» EXERCISE REQUIREMENTS:
(A) In the Rhythmbox mailing-list message, what type of playlist generator does Neil say he may propose for GSoC?
(B) Condense the paragraph beginning "Beatmatching tracks would also be" in the Rhythmbox mailing-list message into a short bulleted list that keeps its main points.
(C) Write the next part of the Rhythmbox mailing-list message, continuing after its final line.

Re: [Rhythmbox-devel] In the Mood plugin thoughts



Hi Charlotte, 

I would hardly call your plugin a "failure."  Of course, it would be
great if it were kept up to date. ;)  However, if anything, you did some
interesting development in a new area of interest.  A lot of different
things in playlist generation are coming up these days, and it's always
good to experiment.

I'd love to collaborate on a project.  But, right now, I'm awfully busy
with school.  So, I wouldn't want to commit to something that I wasn't
sure I could dedicate some time too.  

With that being said, I may follow in your footsteps, Charlotte, and
write a proposal for GSoC to work on a playlist generator that is tempo
and tonality based.  Even if I don't get accepted, I will probably
tinker with it in the summer.

Beatmatching tracks would also be an awesome feature!  However, I'm not
sure if Rhythmbox could handle that easily.  I guess it would require
that ability to start a song at a specific position within the song at a
specific time during the current one playing.  In addition, as you say,
Charlotte, the beats would have to be aligned and, perhaps, small
inaudible time slices taken out of the faster song to get a perfect
match?  

Anyway, it would definitely be an interesting project.

Neil

On Tue, 2009-02-10 at 21:47 -0700, Charlotte Curtis wrote:
> Hey guys!
> 
> I'm the "In the Mood" plugin writer, which you might have noticed
> hasn't received any attention at all since SoC ended and I started
> grad school (for which I apologize - it's not nice to be in the SoC
> "failure" category, but somehow school takes up a lot of time).  For
> that matter, I apparently haven't been reading this mailing list a
> whole lot either, but at least I'm only a few days behind on this
> discussion.

» DATASET CONTENT:

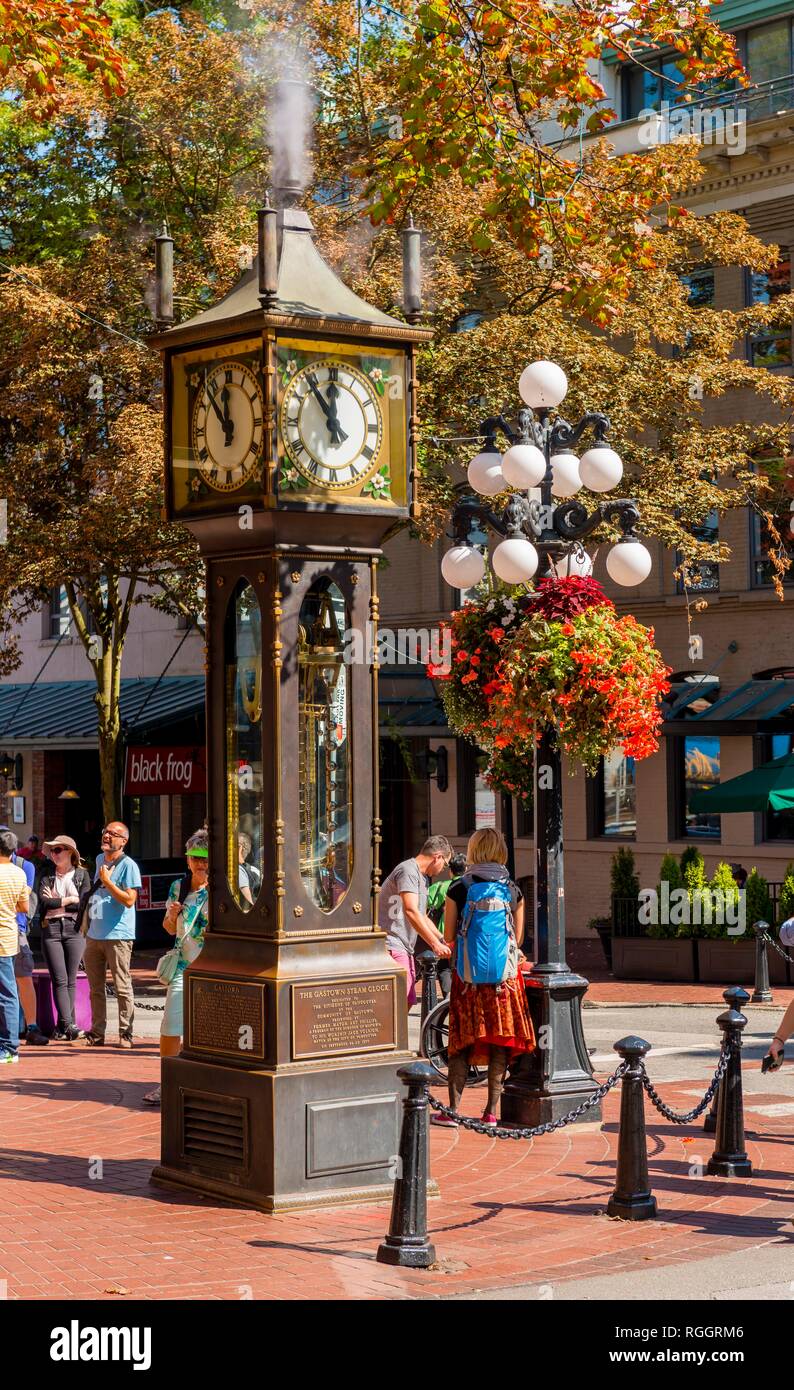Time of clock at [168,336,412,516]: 11:53
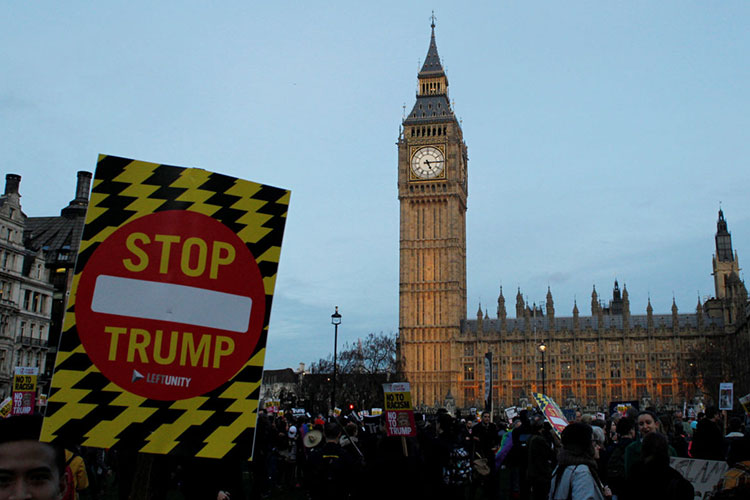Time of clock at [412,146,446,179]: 5:14
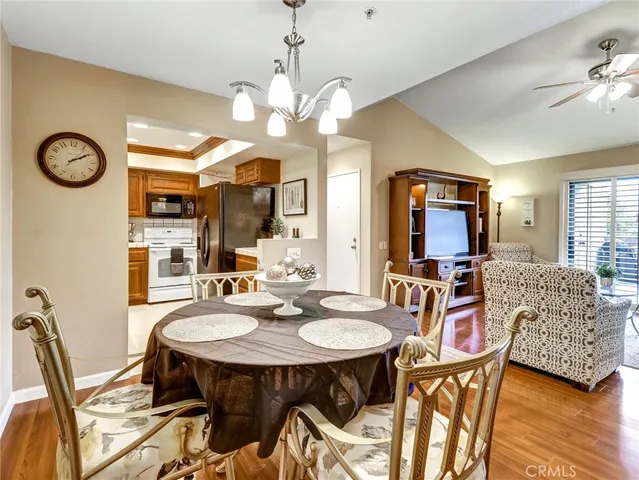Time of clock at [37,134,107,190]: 2:09
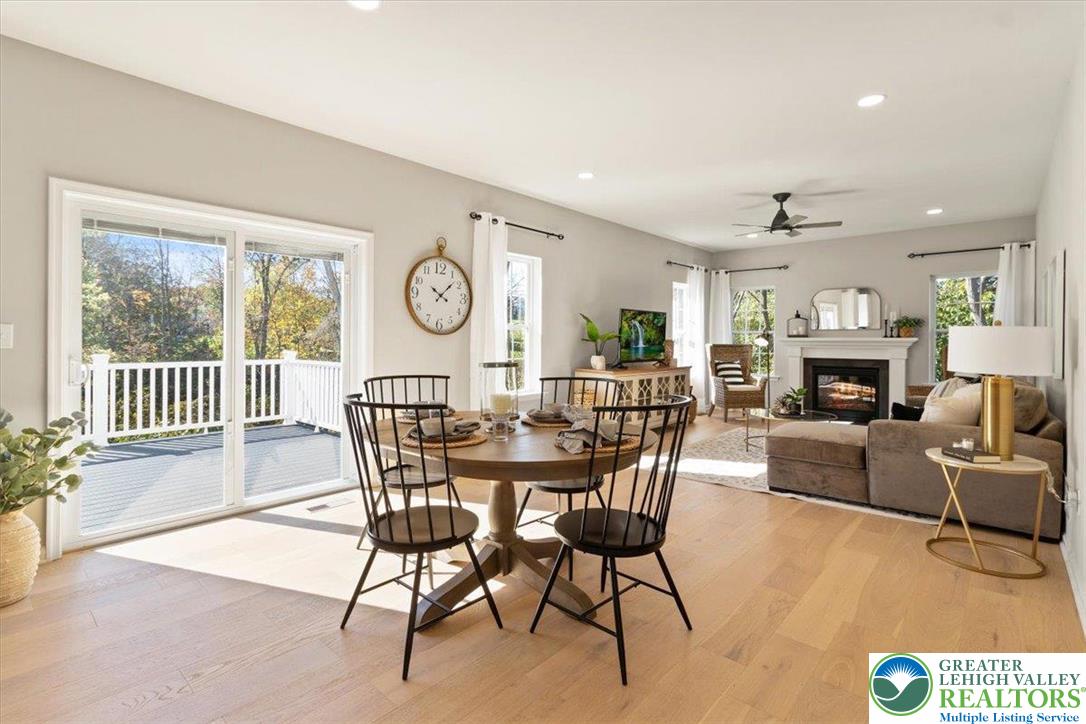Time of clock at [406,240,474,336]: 10:07
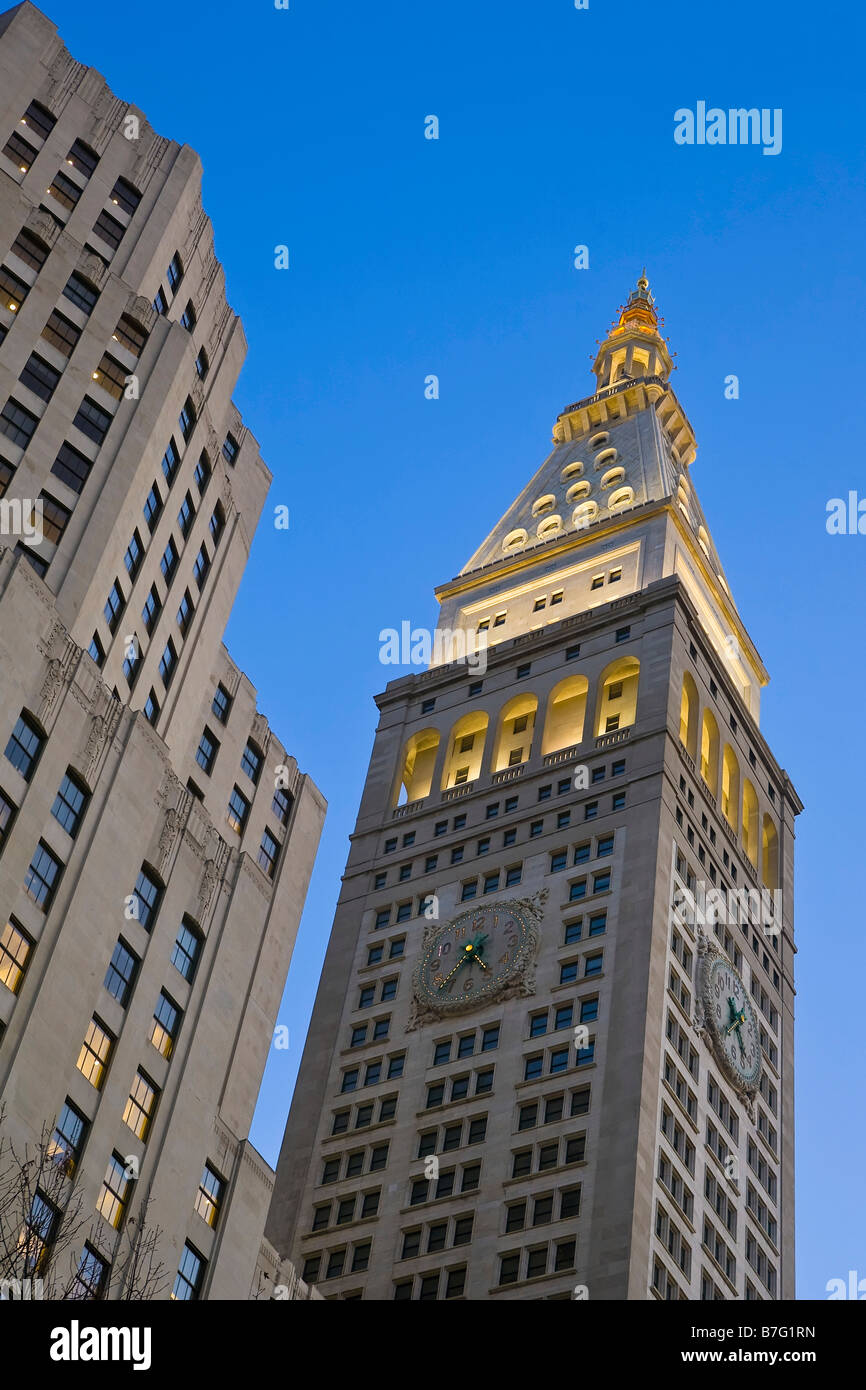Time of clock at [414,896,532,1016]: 4:37
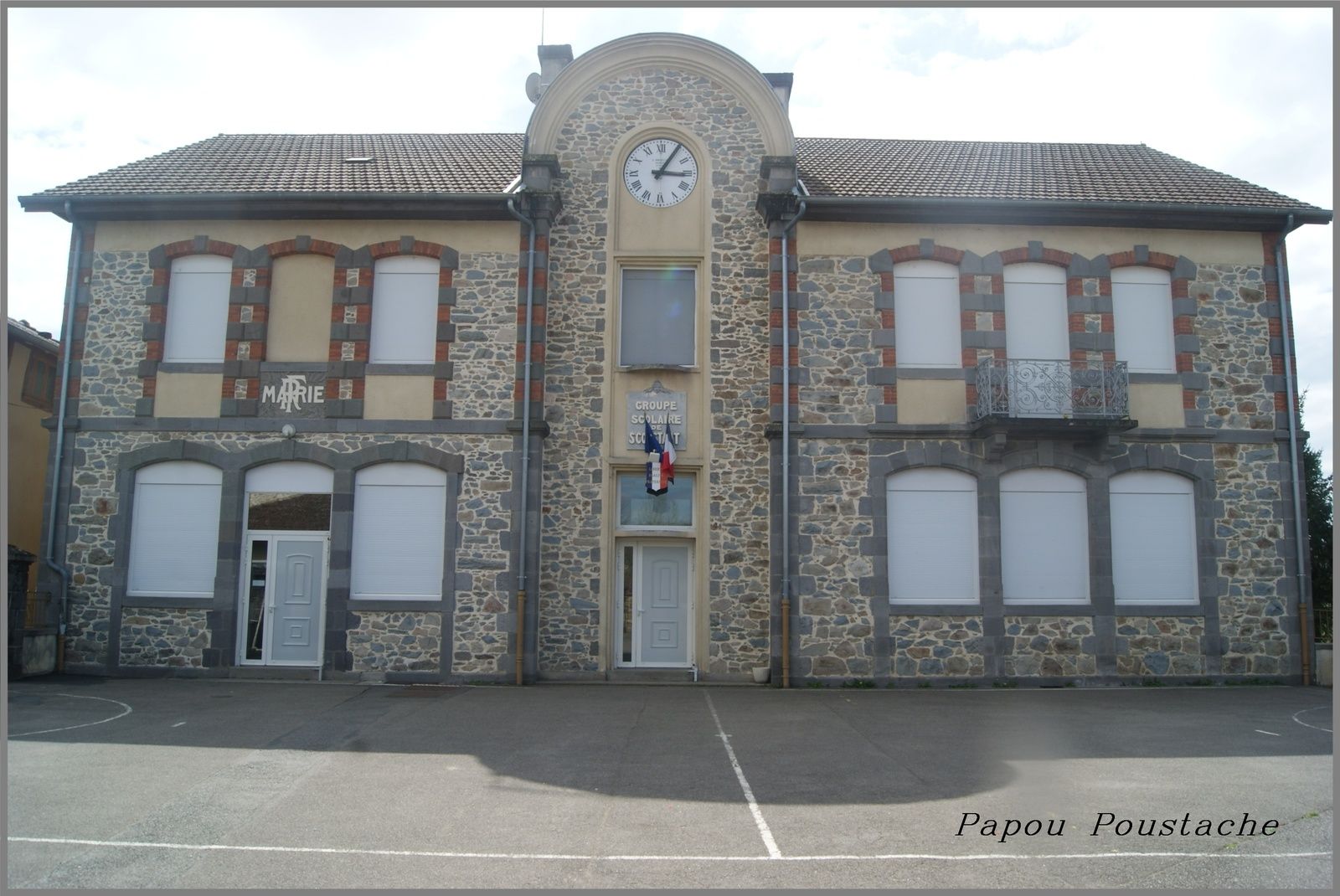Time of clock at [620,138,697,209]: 3:05
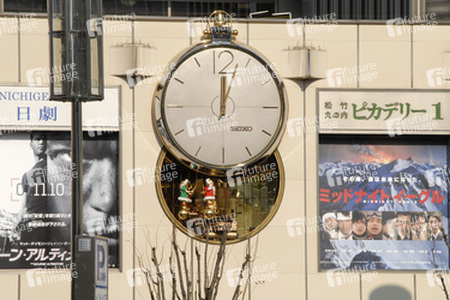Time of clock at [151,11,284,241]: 12:02
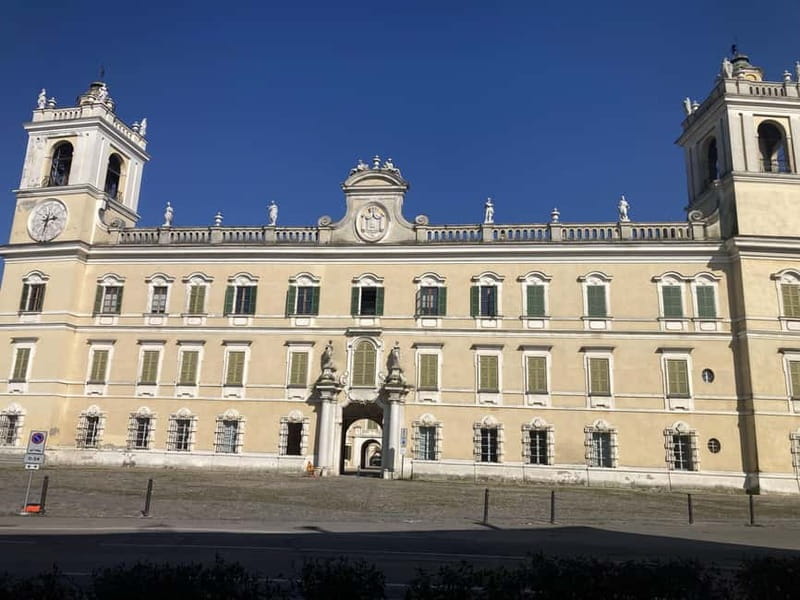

» ANSWERS FOR THE TASKS:
(A) A playlist generator based on tempo and tonality.

(B)
- Beatmatching tracks would be an excellent feature, but Rhythmbox may not handle it easily.
- It would likely require starting a song at a specific position, at a specific time during the song currently playing.
- The beats would need to be aligned, perhaps by removing small inaudible time slices from the faster song.

(C)
> 
> On Sun, Feb 8, 2009 at 9:04 AM, eric casteleijn <thisfred gmail com> wrote:
> >
> > > I did some snooping around, and it seems that there hasn't been much
> > > development around playlist generation based on tonality.  Most of the
> > > work is based on timbre.  If anyone could shed some light on the reasons
> > > for that, I'm all ears.  Anyway, I think that a playlist generator based
> > > on tonality and tempo would be really cool.  I will have to continue
> > > researching to determine the feasibility, however.  I know the Serato
> > > Scratch DJ software implements some reliable BPM and key analysis
> > > features, so it must be possible.
> 
> I agree, tempo and tonality would be awesome.  My original plan for In
> the Mood had adjustable song-matching controls, so that you could
> specify an automatic playlist based primarily on tempo, timbre, etc.
> I instead took the lazy approach of using an already developed
> algorithm for feature extraction and matching (the Marsyas framework).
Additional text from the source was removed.